Adviesorganen benadrukken al langer dat een bescheiden noodvoorraad verstandig kan zijn. Het gaat daarbij niet om grote bedragen, maar om genoeg geld om enkele dagen te overbruggen. Hoeveel dat is, verschilt per huishouden en leefstijl.
Veelgemaakte misverstanden
Een veelgehoorde gedachte is dat “meer beter is”. In de praktijk geldt vaak het tegenovergestelde. Hoe meer contant geld je bewaart, hoe groter het risico en hoe minder het bijdraagt aan extra veiligheid. Een paar dagen aan basisuitgaven is meestal voldoende.
Ook vergeten mensen soms dat contant geld geen rendement oplevert en bij inflatie zelfs aan waarde verliest. Het is dus geen spaarvorm, maar een noodvoorziening.
Praktische tips voor wie cash bewaart
Wie besluit contant geld in huis te houden, doet er goed aan dit zorgvuldig te doen. Bewaar het op een discrete plek, deel de informatie met zo min mogelijk mensen en leg het niet samen met belangrijke documenten zoals paspoorten. Houd daarnaast administratief bij wanneer en waarom het geld is opgenomen.

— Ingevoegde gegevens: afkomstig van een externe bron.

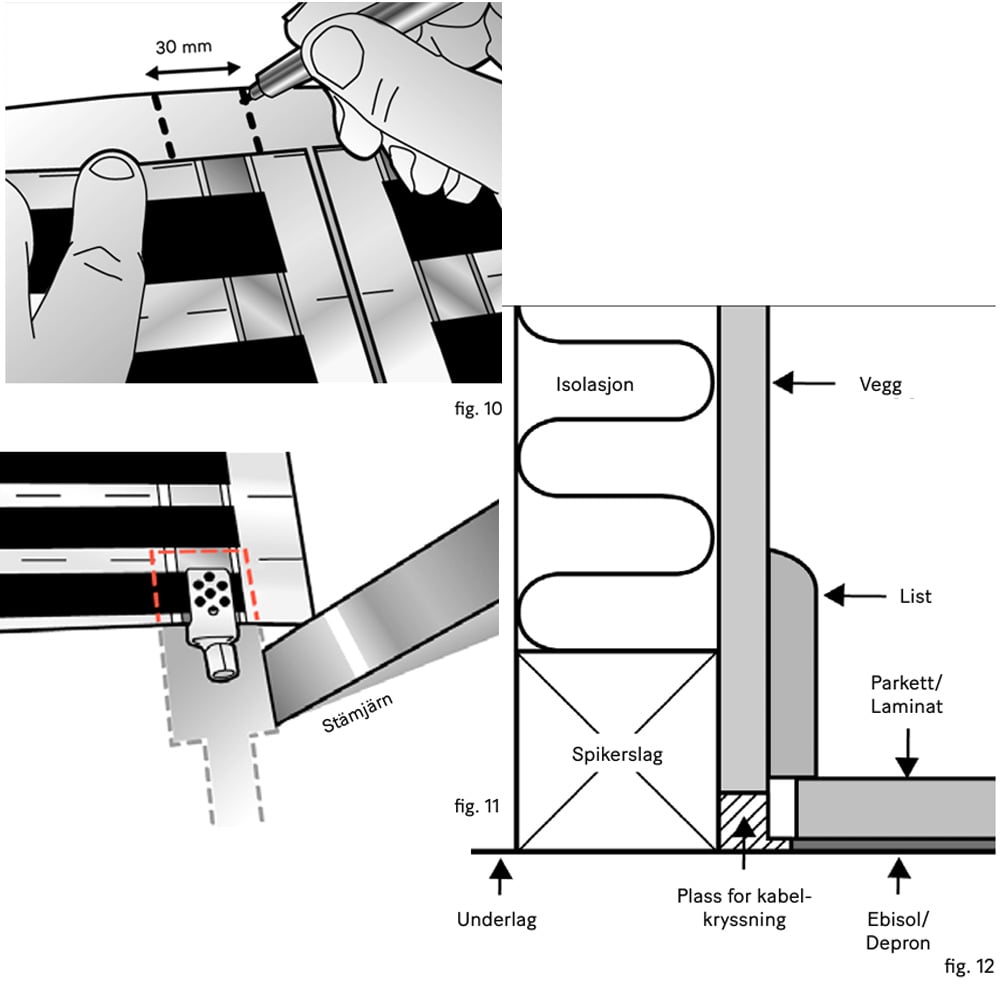 30 mm

fig. 10

Stämjärn

fig. 11

Isolasjon

Vegg

List

Parkett/
Laminat

Spikerslag

Underlag

Plass for kabelkryssning

Ebisol/
Depron

fig. 12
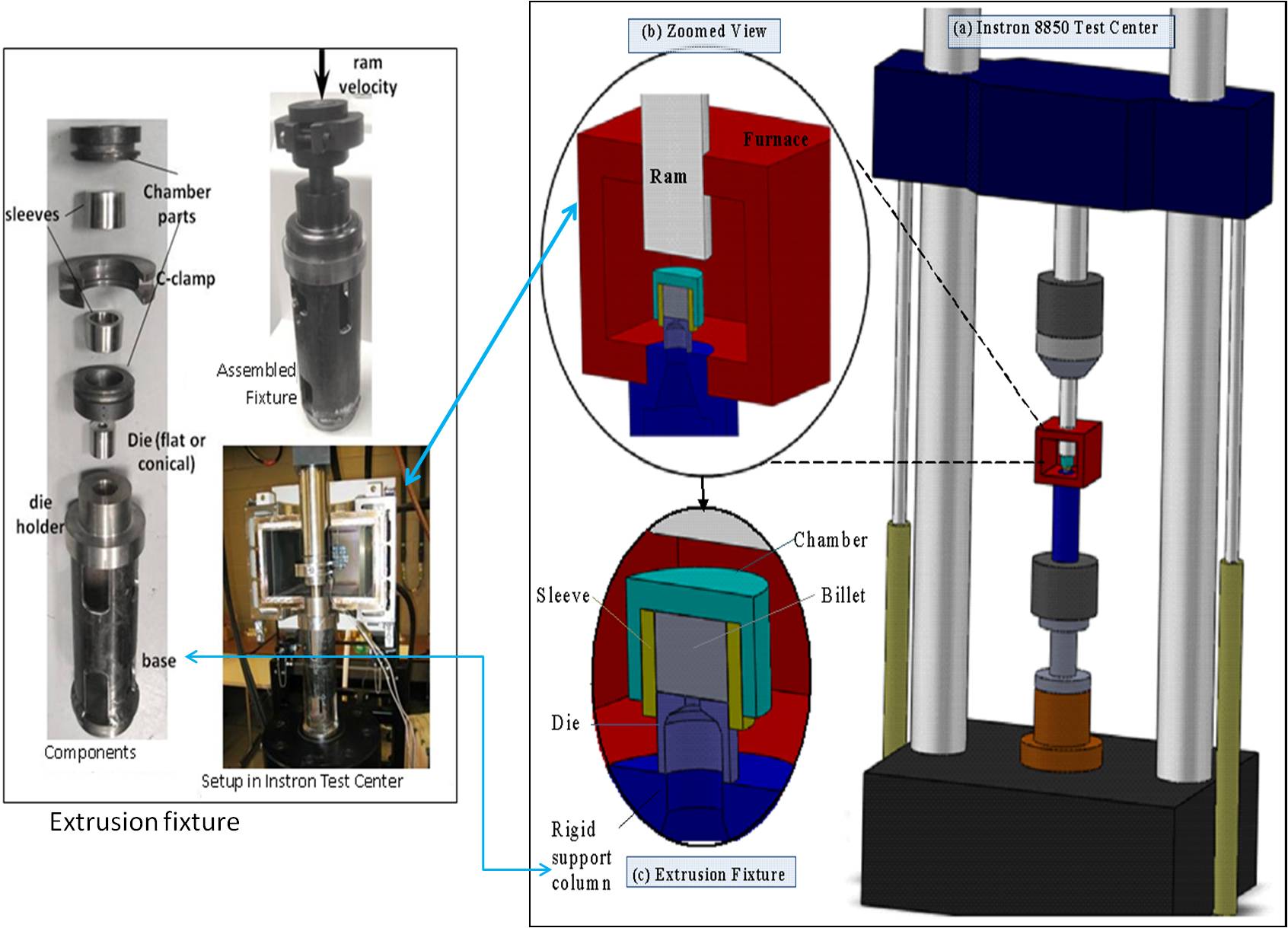 ram velocity

Chamber parts

sleeves

C-clamp

Assembled Fixture

Die (flat or conical)

die holder

base

Components

Setup in Instron Test Center

Extrusion fixture

(b) Zoomed View

(a) Instron 8850 Test Center

Furnace

Ram

Chamber

Sleeve

Billet

Die

Rigid support column

(c) Extrusion Fixture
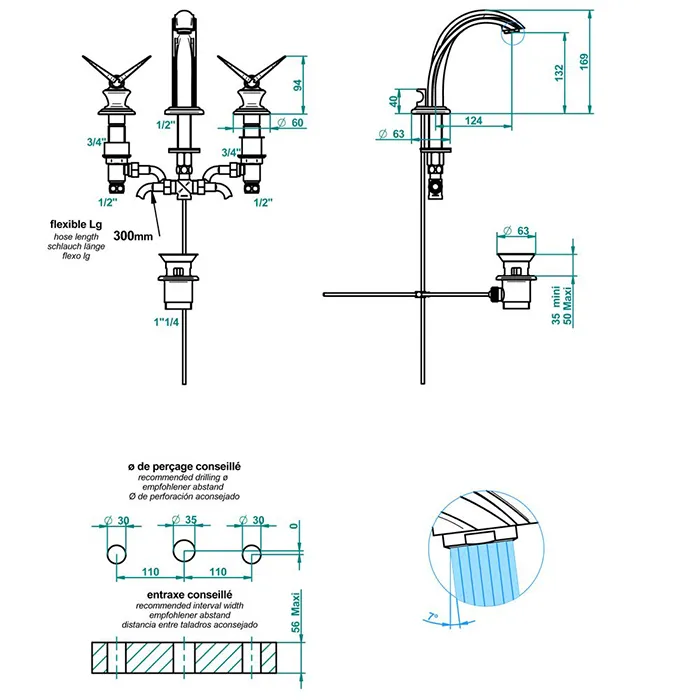 94
1/2"
Ø 60
3/4"
3/4"
1/2"
1/2"
flexible Lg
hose length
schlauch länge
flexo lg
300mm
1"1/4

169
132
40
124
Ø 63
Ø 63
35 mini
50 Maxi

ø de perçage conseillé
recommended drilling ø
empfohlener abstand
Ø de perforación aconsejado

Ø 30
Ø 35
Ø 30
0
110
110
entraxe conseillé
recommended interval width
empfohlener abstand
distancia entre taladros aconsejado
56 Maxi

7°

Fiscaal gezien is transparantie belangrijk. Geef het bedrag op als het boven de vrijstelling uitkomt. Verzwijgen levert meer risico dan voordeel op.
De nuchtere middenweg
Contant geld is geen wondermiddel en ook geen overblijfsel uit een ver verleden. Het is een hulpmiddel voor uitzonderlijke situaties. Juridisch mag het, fiscaal zijn er duidelijke spelregels en praktisch zijn er risico’s die niet genegeerd mogen worden.
Wie kiest voor een bescheiden, goed opgeborgen noodbuffer en zich houdt aan de regels, combineert rust met realisme. Uiteindelijk draait het niet om de vraag of contant geld goed of slecht is, maar om wat past bij jouw situatie en gevoel van zekerheid.